╭──

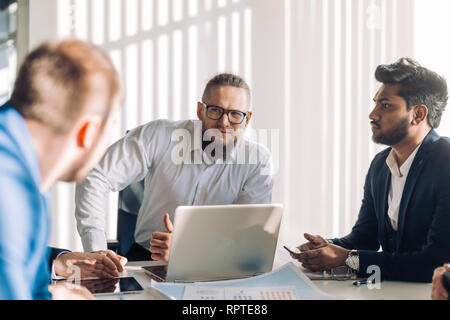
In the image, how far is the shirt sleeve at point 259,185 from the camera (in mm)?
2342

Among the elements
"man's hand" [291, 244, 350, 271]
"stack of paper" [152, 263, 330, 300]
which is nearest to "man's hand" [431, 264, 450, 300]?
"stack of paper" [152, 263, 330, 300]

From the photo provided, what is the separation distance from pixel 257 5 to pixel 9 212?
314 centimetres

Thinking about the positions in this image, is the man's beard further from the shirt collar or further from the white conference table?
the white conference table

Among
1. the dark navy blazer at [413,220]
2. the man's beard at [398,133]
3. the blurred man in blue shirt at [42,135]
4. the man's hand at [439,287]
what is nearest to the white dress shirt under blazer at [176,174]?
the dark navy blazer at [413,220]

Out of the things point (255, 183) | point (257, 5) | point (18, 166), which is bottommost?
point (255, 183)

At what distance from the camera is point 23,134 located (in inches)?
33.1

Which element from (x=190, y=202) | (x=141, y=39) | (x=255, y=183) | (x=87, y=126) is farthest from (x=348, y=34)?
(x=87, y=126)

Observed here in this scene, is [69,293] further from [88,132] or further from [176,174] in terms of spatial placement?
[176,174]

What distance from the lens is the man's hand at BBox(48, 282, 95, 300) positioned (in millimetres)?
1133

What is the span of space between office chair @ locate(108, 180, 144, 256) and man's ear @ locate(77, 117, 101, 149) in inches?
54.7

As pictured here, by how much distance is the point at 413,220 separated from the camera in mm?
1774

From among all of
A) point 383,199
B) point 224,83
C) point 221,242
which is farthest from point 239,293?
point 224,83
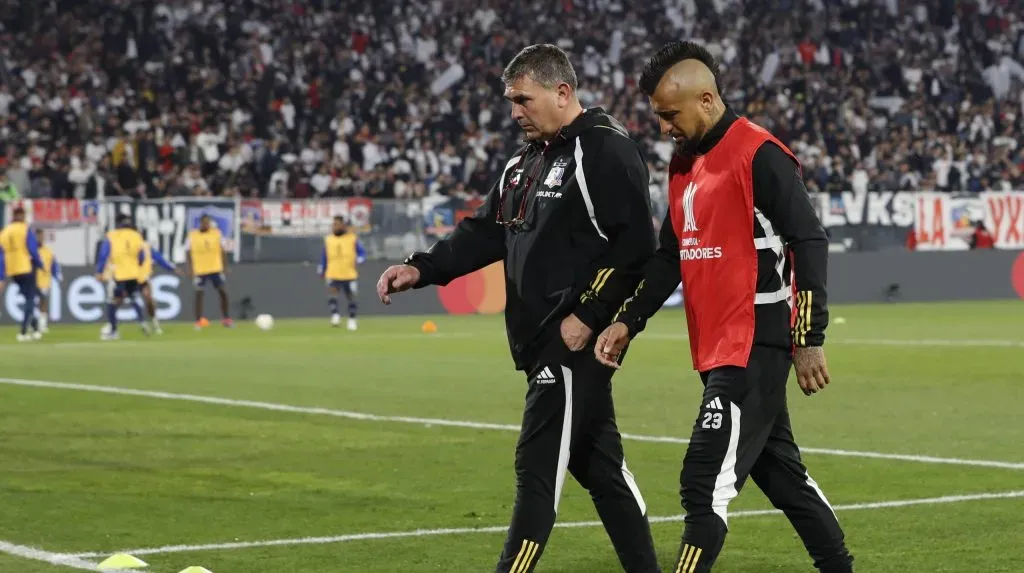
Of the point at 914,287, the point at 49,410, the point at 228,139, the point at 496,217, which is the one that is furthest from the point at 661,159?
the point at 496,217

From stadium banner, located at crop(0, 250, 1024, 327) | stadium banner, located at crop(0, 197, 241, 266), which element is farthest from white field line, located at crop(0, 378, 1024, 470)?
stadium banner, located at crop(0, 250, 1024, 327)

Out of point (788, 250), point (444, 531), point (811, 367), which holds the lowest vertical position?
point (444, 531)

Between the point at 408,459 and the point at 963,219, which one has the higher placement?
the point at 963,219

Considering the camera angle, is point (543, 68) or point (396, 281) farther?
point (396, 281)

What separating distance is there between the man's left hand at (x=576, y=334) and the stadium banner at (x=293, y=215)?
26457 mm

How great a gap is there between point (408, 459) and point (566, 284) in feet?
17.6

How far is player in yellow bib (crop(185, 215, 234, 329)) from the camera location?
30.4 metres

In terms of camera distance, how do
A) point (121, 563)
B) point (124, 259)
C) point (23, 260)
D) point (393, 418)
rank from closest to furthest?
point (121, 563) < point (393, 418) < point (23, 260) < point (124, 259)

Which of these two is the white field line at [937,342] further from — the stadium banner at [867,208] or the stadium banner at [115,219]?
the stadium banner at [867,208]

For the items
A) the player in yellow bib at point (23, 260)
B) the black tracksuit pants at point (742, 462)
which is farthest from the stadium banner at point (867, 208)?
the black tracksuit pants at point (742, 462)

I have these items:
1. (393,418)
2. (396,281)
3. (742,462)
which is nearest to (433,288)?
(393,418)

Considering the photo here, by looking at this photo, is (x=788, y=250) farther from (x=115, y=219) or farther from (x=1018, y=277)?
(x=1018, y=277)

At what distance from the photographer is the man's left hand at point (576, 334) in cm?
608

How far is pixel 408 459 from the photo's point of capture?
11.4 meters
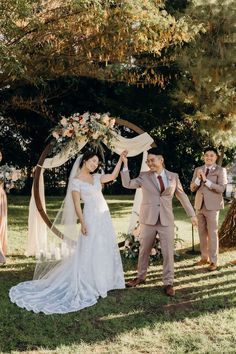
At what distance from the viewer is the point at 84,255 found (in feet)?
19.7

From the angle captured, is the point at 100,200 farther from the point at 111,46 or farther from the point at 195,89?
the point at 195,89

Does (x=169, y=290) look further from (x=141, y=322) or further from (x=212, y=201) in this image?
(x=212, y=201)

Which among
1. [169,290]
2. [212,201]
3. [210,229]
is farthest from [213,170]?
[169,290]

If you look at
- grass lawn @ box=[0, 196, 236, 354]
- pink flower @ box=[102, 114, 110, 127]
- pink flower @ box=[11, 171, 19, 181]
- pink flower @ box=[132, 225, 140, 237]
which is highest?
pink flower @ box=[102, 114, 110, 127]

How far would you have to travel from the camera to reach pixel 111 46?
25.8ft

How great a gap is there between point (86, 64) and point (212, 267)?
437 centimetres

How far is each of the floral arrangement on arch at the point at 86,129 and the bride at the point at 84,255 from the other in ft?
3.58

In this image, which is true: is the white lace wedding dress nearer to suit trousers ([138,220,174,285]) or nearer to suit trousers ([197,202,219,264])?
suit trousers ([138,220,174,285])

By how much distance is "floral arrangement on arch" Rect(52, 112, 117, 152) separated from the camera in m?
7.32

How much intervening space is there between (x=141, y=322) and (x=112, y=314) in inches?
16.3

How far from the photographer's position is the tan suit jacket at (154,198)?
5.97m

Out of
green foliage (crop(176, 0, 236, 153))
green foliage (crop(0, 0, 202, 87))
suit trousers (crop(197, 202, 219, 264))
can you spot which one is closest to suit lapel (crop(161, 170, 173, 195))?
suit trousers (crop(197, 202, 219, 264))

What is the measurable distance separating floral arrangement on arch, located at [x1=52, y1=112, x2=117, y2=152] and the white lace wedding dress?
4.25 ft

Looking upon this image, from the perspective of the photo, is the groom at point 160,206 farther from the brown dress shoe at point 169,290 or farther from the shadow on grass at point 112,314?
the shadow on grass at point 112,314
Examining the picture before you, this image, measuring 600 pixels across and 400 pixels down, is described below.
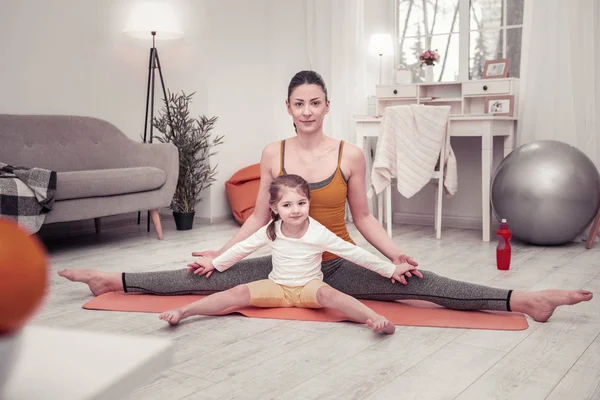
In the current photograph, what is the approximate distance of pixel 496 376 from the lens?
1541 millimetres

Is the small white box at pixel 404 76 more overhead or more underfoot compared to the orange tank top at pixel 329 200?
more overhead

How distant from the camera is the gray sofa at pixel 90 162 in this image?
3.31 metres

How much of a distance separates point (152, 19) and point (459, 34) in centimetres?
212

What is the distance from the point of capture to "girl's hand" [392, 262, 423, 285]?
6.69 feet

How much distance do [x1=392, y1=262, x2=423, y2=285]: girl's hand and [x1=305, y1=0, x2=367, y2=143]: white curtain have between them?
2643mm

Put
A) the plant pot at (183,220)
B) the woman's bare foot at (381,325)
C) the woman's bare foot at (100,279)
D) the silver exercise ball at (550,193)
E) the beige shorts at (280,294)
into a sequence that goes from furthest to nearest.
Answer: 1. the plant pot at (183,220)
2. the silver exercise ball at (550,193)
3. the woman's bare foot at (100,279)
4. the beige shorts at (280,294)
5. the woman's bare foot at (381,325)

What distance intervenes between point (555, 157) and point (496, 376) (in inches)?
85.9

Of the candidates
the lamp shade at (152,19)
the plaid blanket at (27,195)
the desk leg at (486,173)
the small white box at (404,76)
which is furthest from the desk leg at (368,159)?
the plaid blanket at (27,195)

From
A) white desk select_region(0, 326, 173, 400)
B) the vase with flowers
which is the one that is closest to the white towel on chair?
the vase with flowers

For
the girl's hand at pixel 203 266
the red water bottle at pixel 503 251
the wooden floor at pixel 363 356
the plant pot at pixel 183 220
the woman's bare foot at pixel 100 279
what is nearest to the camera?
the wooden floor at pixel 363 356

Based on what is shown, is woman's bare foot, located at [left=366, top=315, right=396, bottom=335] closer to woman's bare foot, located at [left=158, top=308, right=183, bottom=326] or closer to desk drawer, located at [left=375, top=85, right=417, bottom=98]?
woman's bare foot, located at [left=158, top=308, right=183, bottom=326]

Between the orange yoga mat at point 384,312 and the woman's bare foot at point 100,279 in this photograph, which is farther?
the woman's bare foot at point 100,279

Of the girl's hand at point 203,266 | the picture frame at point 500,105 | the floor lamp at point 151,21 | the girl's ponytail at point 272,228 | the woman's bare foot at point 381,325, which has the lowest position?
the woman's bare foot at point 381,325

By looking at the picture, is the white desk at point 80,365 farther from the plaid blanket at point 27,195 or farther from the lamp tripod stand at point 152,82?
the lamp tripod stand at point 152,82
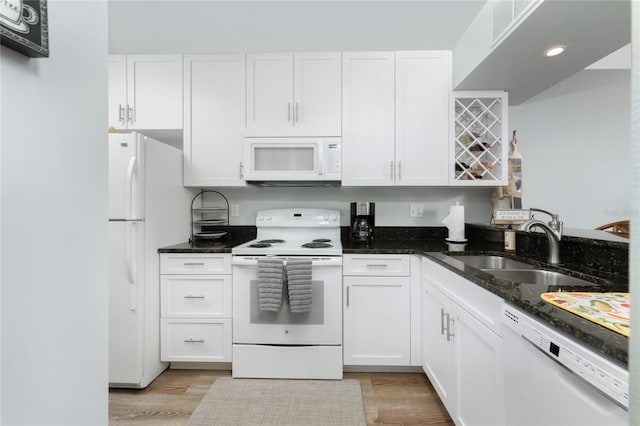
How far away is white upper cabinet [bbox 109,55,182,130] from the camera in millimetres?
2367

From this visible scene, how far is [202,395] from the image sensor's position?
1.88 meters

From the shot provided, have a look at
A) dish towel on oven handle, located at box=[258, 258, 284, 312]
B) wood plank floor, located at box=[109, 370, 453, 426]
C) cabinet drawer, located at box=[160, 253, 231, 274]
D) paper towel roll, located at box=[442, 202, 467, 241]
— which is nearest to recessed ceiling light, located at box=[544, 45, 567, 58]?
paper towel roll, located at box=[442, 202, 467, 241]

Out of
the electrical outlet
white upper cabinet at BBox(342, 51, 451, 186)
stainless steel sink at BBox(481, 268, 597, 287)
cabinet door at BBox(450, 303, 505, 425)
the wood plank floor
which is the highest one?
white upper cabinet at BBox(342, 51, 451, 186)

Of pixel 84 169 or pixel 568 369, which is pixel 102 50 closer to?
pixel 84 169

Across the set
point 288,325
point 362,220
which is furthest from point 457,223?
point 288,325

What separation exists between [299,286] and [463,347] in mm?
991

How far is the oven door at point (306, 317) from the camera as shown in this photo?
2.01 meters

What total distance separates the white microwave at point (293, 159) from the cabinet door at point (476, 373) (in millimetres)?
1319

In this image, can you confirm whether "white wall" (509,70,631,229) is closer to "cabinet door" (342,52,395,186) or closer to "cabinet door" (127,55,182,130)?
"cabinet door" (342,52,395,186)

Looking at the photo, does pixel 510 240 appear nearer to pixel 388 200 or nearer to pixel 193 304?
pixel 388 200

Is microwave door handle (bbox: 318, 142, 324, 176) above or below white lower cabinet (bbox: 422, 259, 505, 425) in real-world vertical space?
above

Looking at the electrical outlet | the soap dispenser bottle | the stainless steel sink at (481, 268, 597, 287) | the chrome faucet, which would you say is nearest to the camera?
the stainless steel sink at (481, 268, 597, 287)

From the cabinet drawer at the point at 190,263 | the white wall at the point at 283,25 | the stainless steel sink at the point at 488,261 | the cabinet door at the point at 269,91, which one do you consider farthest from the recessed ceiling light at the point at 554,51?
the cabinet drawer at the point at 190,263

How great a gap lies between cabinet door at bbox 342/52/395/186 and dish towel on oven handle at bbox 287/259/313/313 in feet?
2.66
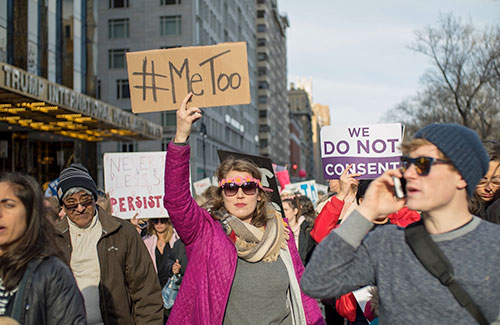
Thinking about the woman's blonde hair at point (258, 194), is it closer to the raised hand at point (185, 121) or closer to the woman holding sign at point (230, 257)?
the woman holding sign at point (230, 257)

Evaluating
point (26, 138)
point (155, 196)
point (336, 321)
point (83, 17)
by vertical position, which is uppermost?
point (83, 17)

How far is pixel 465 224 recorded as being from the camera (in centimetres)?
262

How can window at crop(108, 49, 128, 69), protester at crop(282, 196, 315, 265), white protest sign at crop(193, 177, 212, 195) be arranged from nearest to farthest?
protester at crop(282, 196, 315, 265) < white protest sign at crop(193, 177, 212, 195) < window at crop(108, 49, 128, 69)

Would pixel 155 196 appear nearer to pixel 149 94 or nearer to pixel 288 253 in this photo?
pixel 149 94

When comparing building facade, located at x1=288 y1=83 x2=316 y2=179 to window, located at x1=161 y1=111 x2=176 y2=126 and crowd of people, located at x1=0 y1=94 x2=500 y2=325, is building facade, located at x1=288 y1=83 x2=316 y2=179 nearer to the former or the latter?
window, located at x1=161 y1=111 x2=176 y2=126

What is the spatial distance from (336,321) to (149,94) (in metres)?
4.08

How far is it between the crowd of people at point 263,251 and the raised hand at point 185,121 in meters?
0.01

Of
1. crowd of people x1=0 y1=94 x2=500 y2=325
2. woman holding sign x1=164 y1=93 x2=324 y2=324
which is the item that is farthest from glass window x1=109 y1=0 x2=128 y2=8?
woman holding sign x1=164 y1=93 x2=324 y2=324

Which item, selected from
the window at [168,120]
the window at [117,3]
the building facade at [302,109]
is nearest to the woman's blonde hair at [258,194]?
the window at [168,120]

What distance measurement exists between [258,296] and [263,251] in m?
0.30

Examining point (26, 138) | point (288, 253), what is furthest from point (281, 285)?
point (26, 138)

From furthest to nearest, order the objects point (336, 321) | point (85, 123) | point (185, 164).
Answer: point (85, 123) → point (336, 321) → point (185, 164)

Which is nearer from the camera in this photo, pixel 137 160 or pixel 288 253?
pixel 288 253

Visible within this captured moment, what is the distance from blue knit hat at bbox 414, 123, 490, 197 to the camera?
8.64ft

╰──

Exact repetition is required for the lines from the one that contains "Would pixel 155" through the final line; leave out everything else.

Would pixel 155 196 appear nearer to pixel 149 94 or nearer to pixel 288 253 in this photo?
pixel 149 94

When comparing building facade, located at x1=288 y1=83 x2=316 y2=179 to window, located at x1=161 y1=111 x2=176 y2=126 and crowd of people, located at x1=0 y1=94 x2=500 y2=325, is building facade, located at x1=288 y1=83 x2=316 y2=179 nearer to the former or the latter?
window, located at x1=161 y1=111 x2=176 y2=126

What is the spatial distance from (336,321) to (149,94) (in metres)?
4.08

How far is it between the crowd of people at point 263,251 and the raised hand at point 185,121 in meters?
0.01

Of
1. crowd of people x1=0 y1=94 x2=500 y2=325
2. woman holding sign x1=164 y1=93 x2=324 y2=324
which is the item that is farthest from glass window x1=109 y1=0 x2=128 y2=8?
woman holding sign x1=164 y1=93 x2=324 y2=324

Which item, selected from
the window at [168,120]
the window at [117,3]
the building facade at [302,109]
is nearest to the woman's blonde hair at [258,194]?
the window at [168,120]

What distance measurement exists between [258,296] and [263,251] in m?
0.30

Examining point (26, 138) | point (288, 253), what is furthest from point (281, 285)?
point (26, 138)

From furthest to nearest, order the objects point (336, 321) | point (85, 123) | point (185, 164).
Answer: point (85, 123) → point (336, 321) → point (185, 164)

Which is nearer from the camera in this photo, pixel 137 160 or pixel 288 253?
pixel 288 253

Visible within this captured moment, what is the distance from blue knit hat at bbox 414, 123, 490, 197 to the camera?
8.64ft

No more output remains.